Leaving the IS turned on when tripod mounted can be useful in harsh conditions, However, when I mount the camera on a tripod I usually forget to switch the IS off. I would expect this lens to behave the way my other IS lenses behave and to sense the camera is static and not activate the IS.
And like I already mentioned, the "jump" and "drift" occur when composing for an upright shot.
I don't believe this is a normal behavor of IS mode.
Actually, I have used IS while tripod mounted hundreds of times since 1999. The trade winds here in Hawaii cause enough vibration to spoil a photo, so IS can be a saving grace if you use it with intelligence. Thus, it would be a bummer if the lens automatically disabled IS when a tripod is sensed! However under calm conditions lenses with standard IS, e.g., 24-105 IS or 28-135 IS, will often cause artifacts as they spasm, so you gotta turn it off. Luckily there is a switch on the lens, so it only takes a moment.
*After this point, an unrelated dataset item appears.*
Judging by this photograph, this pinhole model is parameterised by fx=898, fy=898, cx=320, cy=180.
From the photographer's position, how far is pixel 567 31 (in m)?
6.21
As for the "jump" and "drift," it was extreme with my old EOS 5, 10S and Elan. Oddly, it is far less apparent with newer bodies such as the Elan 7NE, 20D and 5D. Nevertheless, I notice it nearly everytime I use IS. I haven't owned a supertele with tripod enabled IS--are they smoother?--but my EF 300 4L IS USM, 75-300 IS USM, 28-135 IS USM and 24-105 IS 4L USM were very similar as far as amount of "jump" and "drift" with my newer film and digital bodies.
"I would expect this lens to behave the way my other IS lenses behave and to sense the camera is static and not activate the IS."
You must have dreamed this spec! It is not mentioned in the manual, the white paper, Canon USA website nor any reviews I have read. This feature is only used on the highend supertelephotos, e.g., EF 400 2.8L IS USM, as far as I know.